[Feature Request] Diem Forensics #7133

simplespy · 2021-01-06T04:12:22Z

🚀 Feature Request

(We write this request in the form of a DIP).

Summary

This DIP describes a forensic protocol and implementation that can irrefutably detect Byzantine validators in the rare case that there is a safety violation in Diem.

LibraBFT allows the Diem Blockchain to tolerate up to one-third Byzantine validators within the validator network under the partially synchronous network setting [1]. Let $n$ be the total number of validators in the Diem blockchain. In the rare case that the number of Byzantine validators $f$ exceeds $t=\frac{n}{3}$, security and liveness could be violated. This DIP focuses on the "forensic support" for safety violations: how to identify as many of the Byzantine validators by as many honest witnesses in as distributed manner as possible. We demonstrate a concrete protocol that when $f$ exceeds $t$, at least $t+1$ of culpable validators can be identified (with cryptographic integrity) by at least $2t+1−f$ honest validators individually.

Motivation

An important property satisfied by any Byzantine fault tolerant consensus protocol is agreement, which requires honest parties to not decide on conflicting values. Depending on the network model, typical consensus protocols tolerate only a fraction of Byzantine parties. In particular, DiemBFT can tolerate $t=\frac{n}{3}$ Byzantine validators. If the number of Byzantine validators exceeds this threshold, the protocols do not provide safety (or liveness).
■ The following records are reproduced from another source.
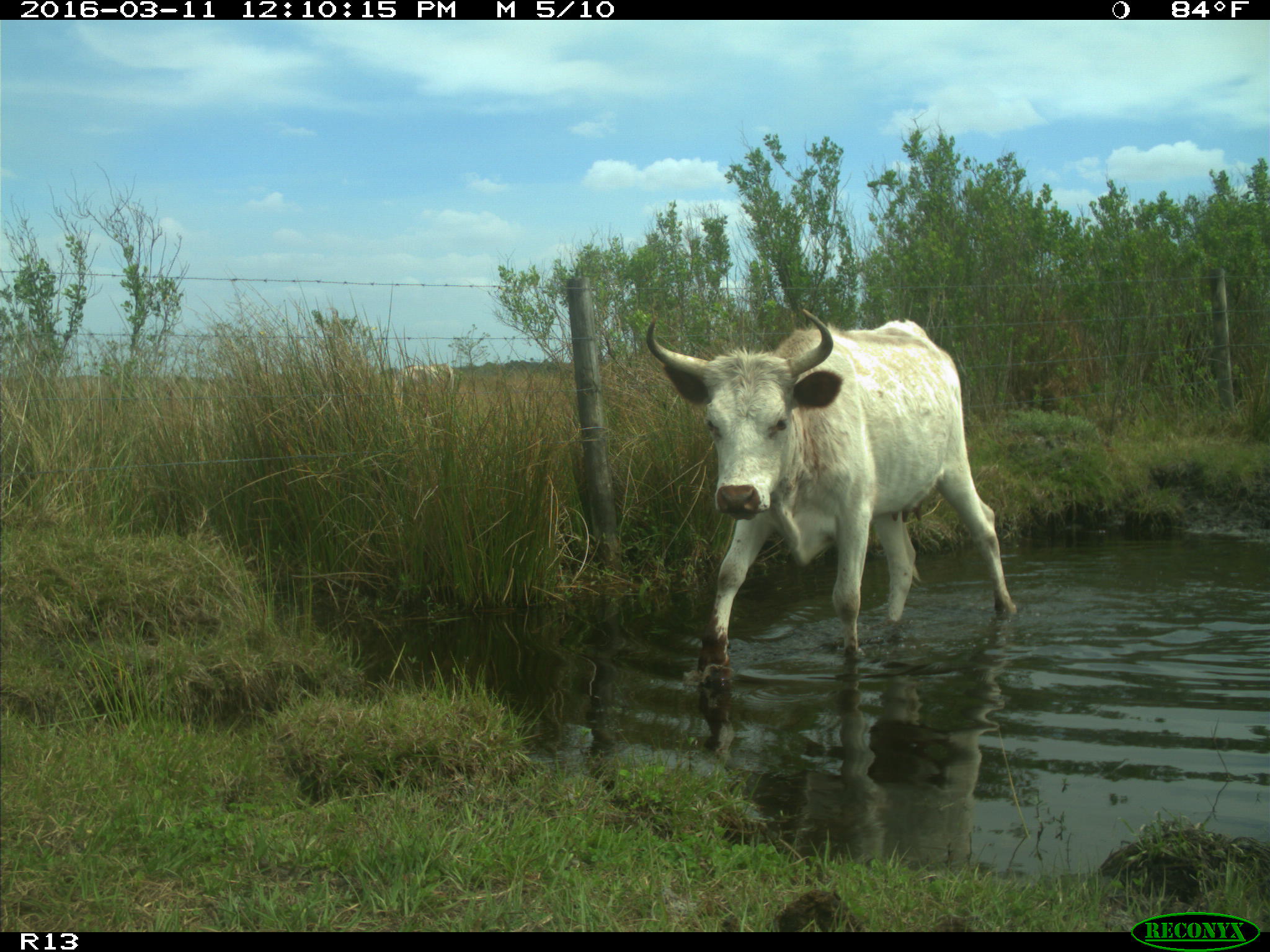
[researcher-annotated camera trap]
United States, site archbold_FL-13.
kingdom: Animalia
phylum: Chordata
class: Mammalia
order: Artiodactyla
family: Bovidae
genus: Bos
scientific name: Bos taurus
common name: domestic cow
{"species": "Bos taurus (domestic cow)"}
Motivated by situations where $\ge\frac{n}{3}$ Byzantine validators have successfully mounted a safety attack, this DIP focuses on providing forensic support to identify the validators that acted maliciously. Specifically, we demonstrate that strong forensic support can be provided for DiemBFT as presently implemented (no changes necessary): there exist $2t+1-f$ honest validators who can individually identify at least $t+1$ Byzantine validators and provide irrefutable evidence to an external client.

Safety Violation on Diem

BFT assumption

The safety of Diem is based on a key assumption: if there are $f$ Byzantine validators, there exist $2f + 1$ honest validators; so $f < \frac{n}{3}$. Mathematically, the following two lemmas underpin the safety guarantee.

There can only be one certified block per round.
Two blocks committed in different rounds must belong to the same chain.
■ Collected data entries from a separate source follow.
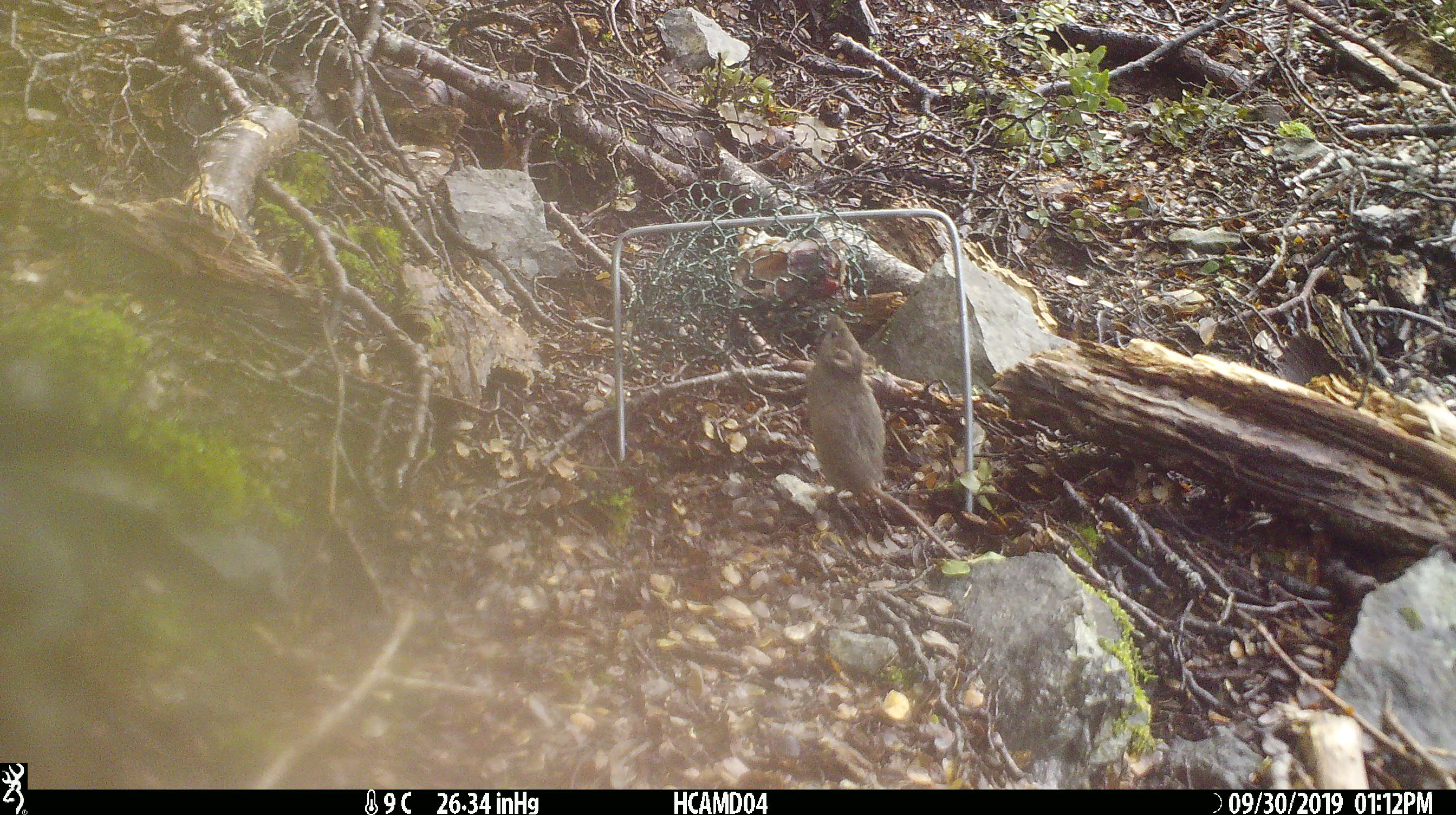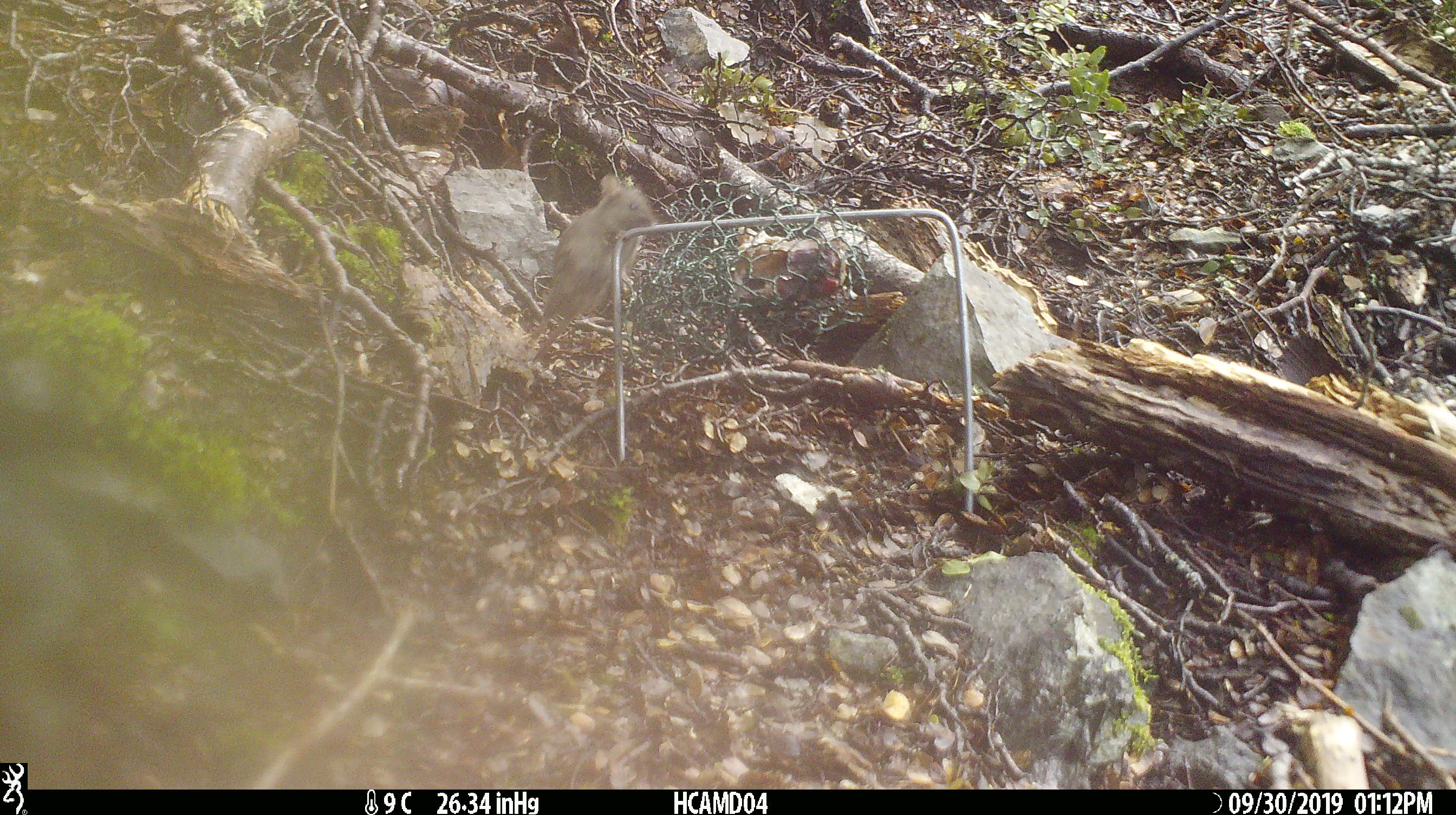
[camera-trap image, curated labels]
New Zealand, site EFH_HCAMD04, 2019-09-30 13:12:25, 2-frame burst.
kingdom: Animalia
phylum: Chordata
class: Mammalia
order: Rodentia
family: Muridae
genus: Mus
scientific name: Mus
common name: mouse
Mouse (Mus).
Informally, the first lemma holds because Diem ensures that an honest validator only votes once in a round. Therefore, when the adversary does not corrupt more than $t$ validators, there cannot be two conflicting quorum certificates (QCs) within a round, since two conflicting QCs indicate $t+1$ validators vote for two conflicting blocks, which means $t+1$ validators are corrupted.

For the second argument, when the adversary does not corrupt more than $t$ validators, Diem ensures safety across rounds by a simple voting rule. Whenever validators receive a block, they maintain a preferred round, defined as the highest known grandparent round (also called a lock). The rule is that validators vote for a block if its parent round is at least the preferred round [1]. If a QC commits block $B$ in round $e+2$ (the QC is called commitQC for block $B$), at least $2t+1$ validators remember $e$ as their preferred rounds. In rounds higher than $e$, there could not be a QC on blocks that are not descendants of $B$, since such a quorum certificate means $t+1$ validators (among $2t+1$ validators) who lock on $(B,e)$ vote for block $B'$ on a conflicting chain as $B$.

Safety violation

When the assumption does not hold, there are exactly two possible types of safety violations (Figure 1).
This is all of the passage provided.